### TESTO DI PARTENZA
CONTRIBUTIDIRITTO PENALELegilsazione speciale

Gli omessi versamenti IVA possono comportare la doppia sanzione: penale e amministrativa

Cassazione Penale, Sezioni Unite, 12 settembre 2013 (ud. 28 marzo 2013), n. 37424 
Presidente Lupo, Relatore Cortese, Ricorrente Romano

La massima

Fra il D.Lgs. 10 marzo 2000, n. 74, art. 10-ter, inserito dal D.L. 4 luglio 2006, n. 223, art. 35, comma 7, convertito, con modificazioni, dalla L. 4 agosto 2006, n. 248, entrato in vigore il 4 luglio 2006 (il quale punisce con la reclusione da sei mesi a due anni chiunque non versa, entro il termine per il versamento dell’acconto relativo al periodo di imposta successivo, l’imposta sul valore aggiunto, dovuta in base alla dichiarazione annuale, per un ammontare superiore a cinquantamila Euro per ciascun periodo di imposta), e il D.Lgs. 18 dicembre 1997, n. 471, art. 13, comma 1 (che assoggetta alla sanzione amministrativa pari al trenta per cento di ogni importo non versato chiunque non esegue, in tutto o in parte, alle prescritte scadenze periodiche, i versamenti dei debiti IVA), intercorre un rapporto non di specialità ma di progressione illecita, che comporta l’applicabilità congiunta delle due sanzioni;tale D.Lgs. 10 marzo 2000, n. 74, art. 10-ter, è quindi applicabile anche alle omissioni dei versamenti IVA relativi all’anno 2005, senza che ciò comporti violazione del principio di irretroattività della norma penale.

Il commento

Con la pronuncia in commento, la Suprema Corte di Cassazione a S.U. esamina, con riferimento all’ omesso versamento dell’Iva, la nuova fattispecie del D.Lgs. n. 74 del 2000, art. 10-ter che punisce con la reclusione da sei mesi a due anni chiunque non versa l’imposta sul valore aggiunto (per un ammontare superiore a cinquantamila Euro), dovuta in base alla dichiarazione annuale, entro il termine per il versamento dell’acconto relativo al periodo di imposta successivo, ossia entro il 27 dicembre dell’anno successivo.

### MATERIALE ESTRATTO
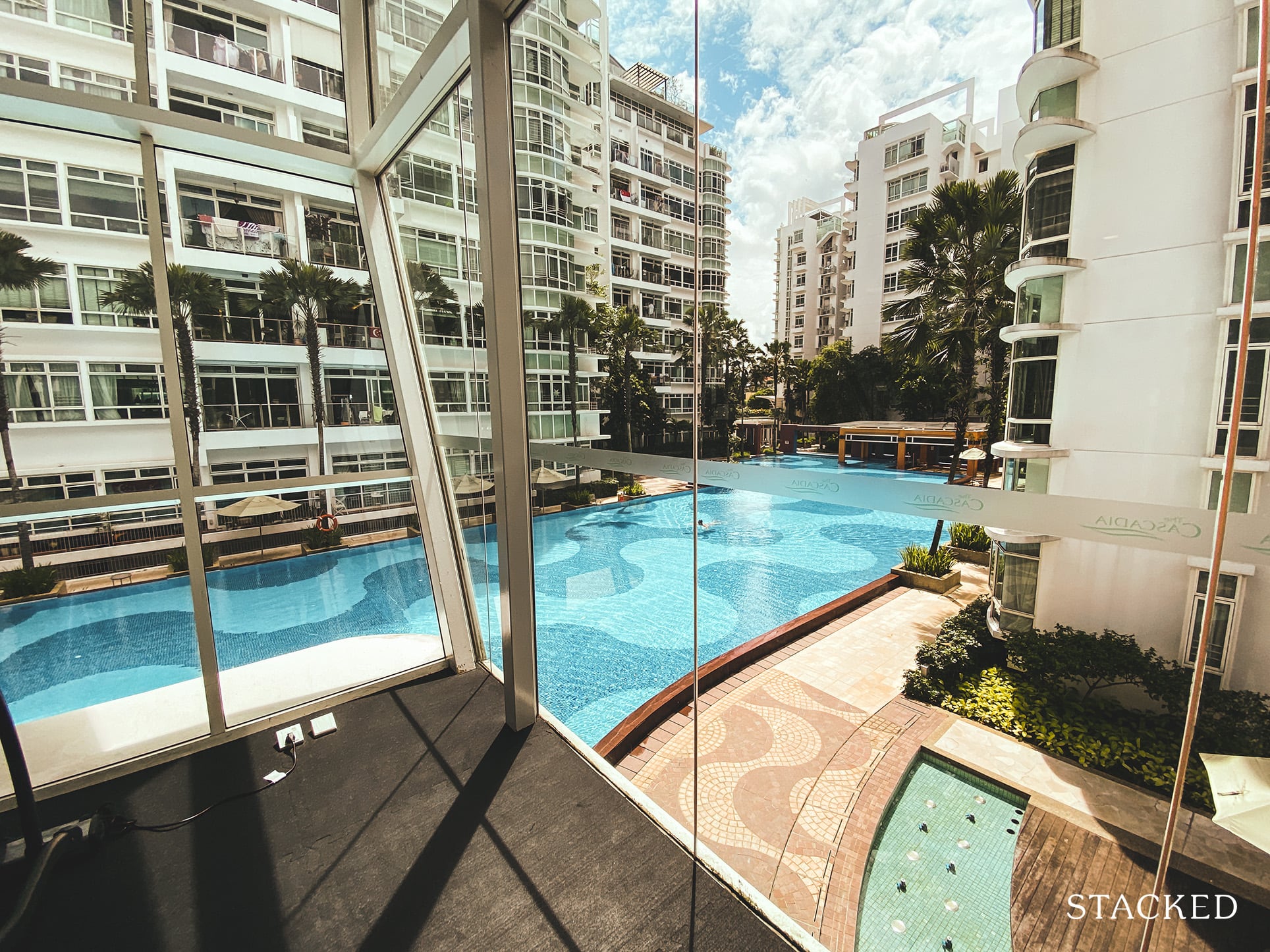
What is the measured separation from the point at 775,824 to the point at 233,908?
117 inches

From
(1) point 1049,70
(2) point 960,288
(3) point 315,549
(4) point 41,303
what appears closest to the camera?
(1) point 1049,70

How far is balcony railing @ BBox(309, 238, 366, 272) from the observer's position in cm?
298

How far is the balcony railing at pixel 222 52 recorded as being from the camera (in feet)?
7.94

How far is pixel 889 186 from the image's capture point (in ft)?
4.79

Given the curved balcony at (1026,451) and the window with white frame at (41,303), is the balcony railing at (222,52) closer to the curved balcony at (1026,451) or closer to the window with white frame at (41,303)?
the window with white frame at (41,303)

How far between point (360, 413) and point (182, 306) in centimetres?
95

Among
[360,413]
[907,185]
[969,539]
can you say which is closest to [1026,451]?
[969,539]

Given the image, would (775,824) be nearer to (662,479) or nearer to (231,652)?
(662,479)

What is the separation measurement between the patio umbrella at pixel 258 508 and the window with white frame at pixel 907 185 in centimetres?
315

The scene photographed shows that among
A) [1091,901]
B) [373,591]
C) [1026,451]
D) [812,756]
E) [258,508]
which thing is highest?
[1026,451]

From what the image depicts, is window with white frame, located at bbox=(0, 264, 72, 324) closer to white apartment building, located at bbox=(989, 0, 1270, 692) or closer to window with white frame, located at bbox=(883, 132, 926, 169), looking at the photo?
window with white frame, located at bbox=(883, 132, 926, 169)

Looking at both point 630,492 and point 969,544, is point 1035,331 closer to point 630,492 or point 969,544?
point 969,544

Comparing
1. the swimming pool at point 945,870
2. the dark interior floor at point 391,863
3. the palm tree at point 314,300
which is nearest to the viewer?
the dark interior floor at point 391,863

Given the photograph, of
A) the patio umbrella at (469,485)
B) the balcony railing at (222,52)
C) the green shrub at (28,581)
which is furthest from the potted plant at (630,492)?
the balcony railing at (222,52)
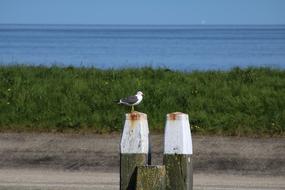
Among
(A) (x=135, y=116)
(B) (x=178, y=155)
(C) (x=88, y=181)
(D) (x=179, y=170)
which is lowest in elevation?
(C) (x=88, y=181)

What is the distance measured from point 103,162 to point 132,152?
564 centimetres

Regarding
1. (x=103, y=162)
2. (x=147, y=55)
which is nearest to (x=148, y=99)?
(x=103, y=162)

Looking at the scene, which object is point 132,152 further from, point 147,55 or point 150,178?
point 147,55

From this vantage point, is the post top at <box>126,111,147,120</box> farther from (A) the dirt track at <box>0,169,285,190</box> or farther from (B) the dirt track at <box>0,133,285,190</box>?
(B) the dirt track at <box>0,133,285,190</box>

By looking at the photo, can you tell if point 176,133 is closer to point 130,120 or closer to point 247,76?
point 130,120

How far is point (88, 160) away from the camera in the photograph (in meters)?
13.0

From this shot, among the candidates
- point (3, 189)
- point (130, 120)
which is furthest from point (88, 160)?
point (130, 120)

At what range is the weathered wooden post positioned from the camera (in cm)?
728

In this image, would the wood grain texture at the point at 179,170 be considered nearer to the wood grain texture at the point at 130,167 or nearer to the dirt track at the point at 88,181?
the wood grain texture at the point at 130,167

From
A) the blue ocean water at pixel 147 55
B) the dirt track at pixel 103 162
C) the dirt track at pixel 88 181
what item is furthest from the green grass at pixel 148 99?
the blue ocean water at pixel 147 55

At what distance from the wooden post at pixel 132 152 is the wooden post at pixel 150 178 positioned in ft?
0.18

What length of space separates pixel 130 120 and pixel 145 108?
8.88m

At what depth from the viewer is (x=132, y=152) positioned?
287 inches

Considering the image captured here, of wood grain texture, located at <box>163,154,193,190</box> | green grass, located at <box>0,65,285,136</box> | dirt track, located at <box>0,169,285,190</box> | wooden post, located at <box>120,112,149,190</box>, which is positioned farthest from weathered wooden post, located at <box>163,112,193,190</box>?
green grass, located at <box>0,65,285,136</box>
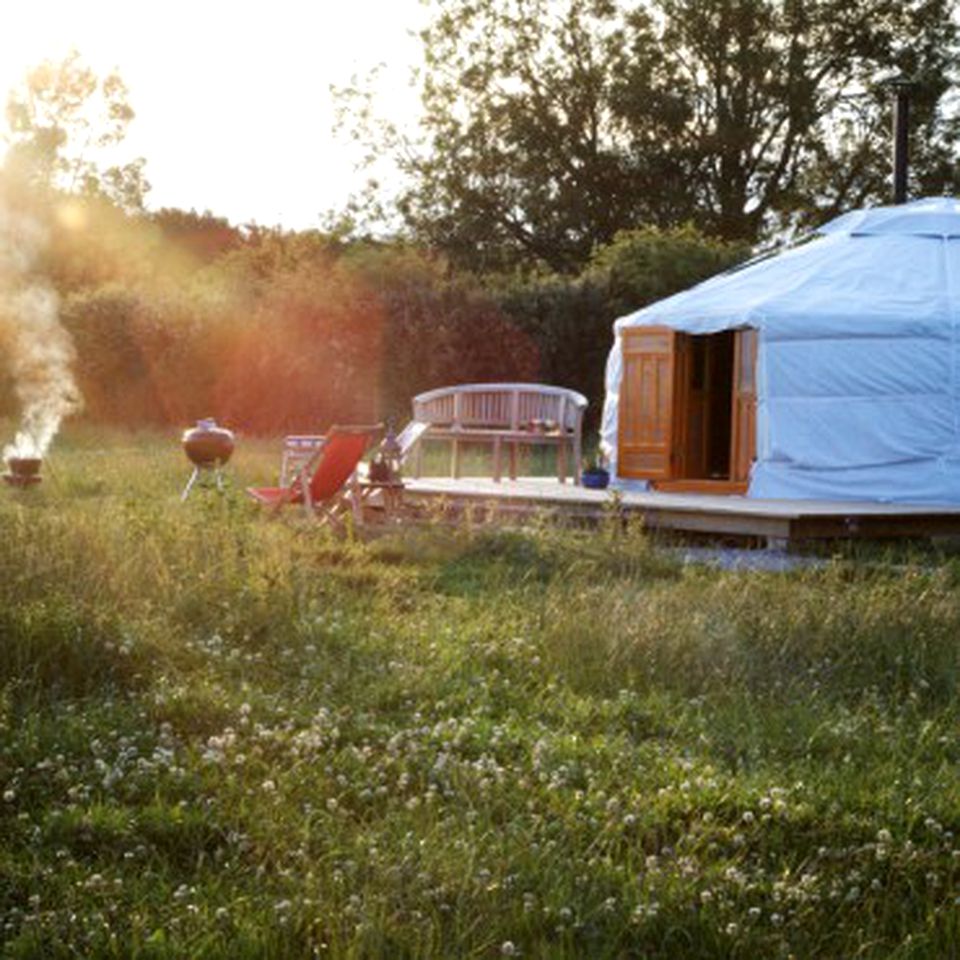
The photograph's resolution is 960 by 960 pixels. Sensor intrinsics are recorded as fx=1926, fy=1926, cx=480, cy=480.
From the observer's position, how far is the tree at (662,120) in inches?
1022

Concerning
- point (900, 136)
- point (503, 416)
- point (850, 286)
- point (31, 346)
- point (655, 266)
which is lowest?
point (503, 416)

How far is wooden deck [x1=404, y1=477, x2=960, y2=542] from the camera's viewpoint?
10.3 meters

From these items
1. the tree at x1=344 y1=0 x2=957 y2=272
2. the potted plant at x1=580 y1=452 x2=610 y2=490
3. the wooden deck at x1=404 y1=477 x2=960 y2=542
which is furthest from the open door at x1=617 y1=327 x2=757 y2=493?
the tree at x1=344 y1=0 x2=957 y2=272

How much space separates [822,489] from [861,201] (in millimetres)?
15148

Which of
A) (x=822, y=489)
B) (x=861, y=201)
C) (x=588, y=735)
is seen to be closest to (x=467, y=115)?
(x=861, y=201)

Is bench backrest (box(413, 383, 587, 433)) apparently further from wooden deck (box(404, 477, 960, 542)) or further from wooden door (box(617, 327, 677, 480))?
wooden deck (box(404, 477, 960, 542))

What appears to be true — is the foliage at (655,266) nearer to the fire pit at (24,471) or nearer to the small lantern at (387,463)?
the small lantern at (387,463)

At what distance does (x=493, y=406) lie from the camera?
1392 cm

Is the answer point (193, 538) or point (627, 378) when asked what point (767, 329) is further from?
point (193, 538)

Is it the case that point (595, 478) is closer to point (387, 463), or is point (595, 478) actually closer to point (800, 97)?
point (387, 463)

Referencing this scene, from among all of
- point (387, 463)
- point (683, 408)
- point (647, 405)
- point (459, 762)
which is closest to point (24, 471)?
point (387, 463)

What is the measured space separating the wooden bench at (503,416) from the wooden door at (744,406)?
1092 millimetres

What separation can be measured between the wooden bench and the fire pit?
297 cm

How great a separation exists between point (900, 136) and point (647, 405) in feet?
11.4
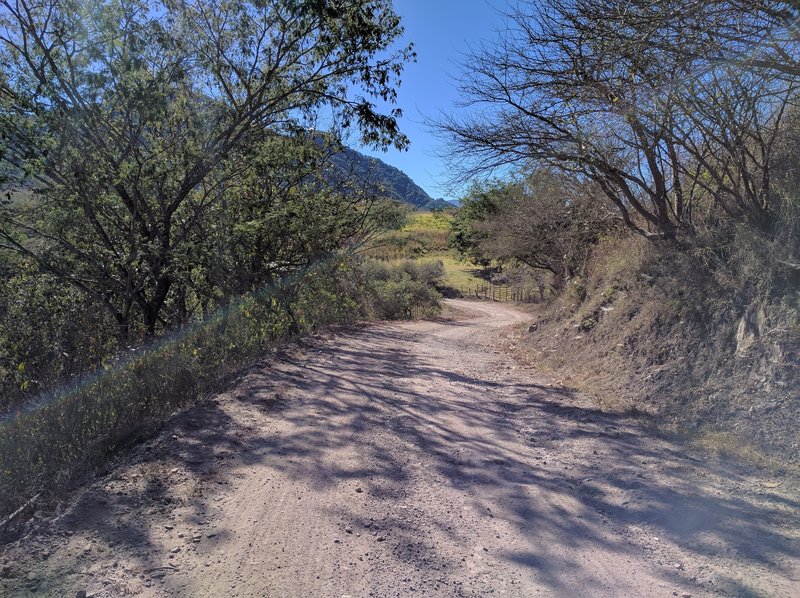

### AZIONI RICHIESTE
[1] Secondo il testo sugli omessi versamenti IVA, quale pena prevede l'art. 10-ter del D.Lgs. n. 74 del 2000?
[2] Per favore, scrivi il seguito del testo sugli omessi versamenti IVA, partendo da dove si ferma.
Il materiale non serve per svolgere i compiti.

### RISPOSTE PER COMPITO
[1] La reclusione da sei mesi a due anni.

[2]
Tale disposizione, dunque, presuppone l’avvenuta presentazione della dichiarazione IVA, ed è modellata esattamente su quella di cui all’art. 10-bis dello stesso DLgs, prevedendo la stessa pena, la medesima soglia di punibilità ed un momento consumativo del reato collegato ad un termine di adempimento ben determinato. Da ciò consegue che il comportamento del soggetto che non provvede a versare l’IVA dichiarata a debito in sede di dichiarazione annuale è, quindi, assimilato dal legislatore, sotto il profilo sanzionatorio, a quello del sostituto d’imposta che non versa le ritenute risultanti dalla certificazione rilasciata ai sostituiti(art 10 bis). Per il perfezionamento del reato in esame è necessario che il contribuente ometta di versare l’IVA dichiarata a debito per l’anno precedente entro il termine per il versamento dell’acconto relativo al periodo d’imposta dell’anno successivo, e cioè entro il 27 dicembre dell’anno successivo.
Nella sentenza in epigrafe, le S.U. della Cassazione sono state, quindi, chiamate a pronunciarsi sulla seguente questione: se il nuovo termine di scadenza del 27 dicembre dell’anno successivo (nella specie il 27 dicembre 2006) e la relativa sanzione penale prevista dal D.Lgs. n. 74 del 2000, art. 10-ter possano riguardare anche gli omessi versamenti dell’IVA nei singoli termini già scaduti nel 2005, ovvero se gli illeciti consistenti in queste omissioni si fossero già consumati e perfezionati al momento della scadenza del termine utile per realizzare la condotta doverosa, con conseguente inapplicabilità dell’art. 10-ter.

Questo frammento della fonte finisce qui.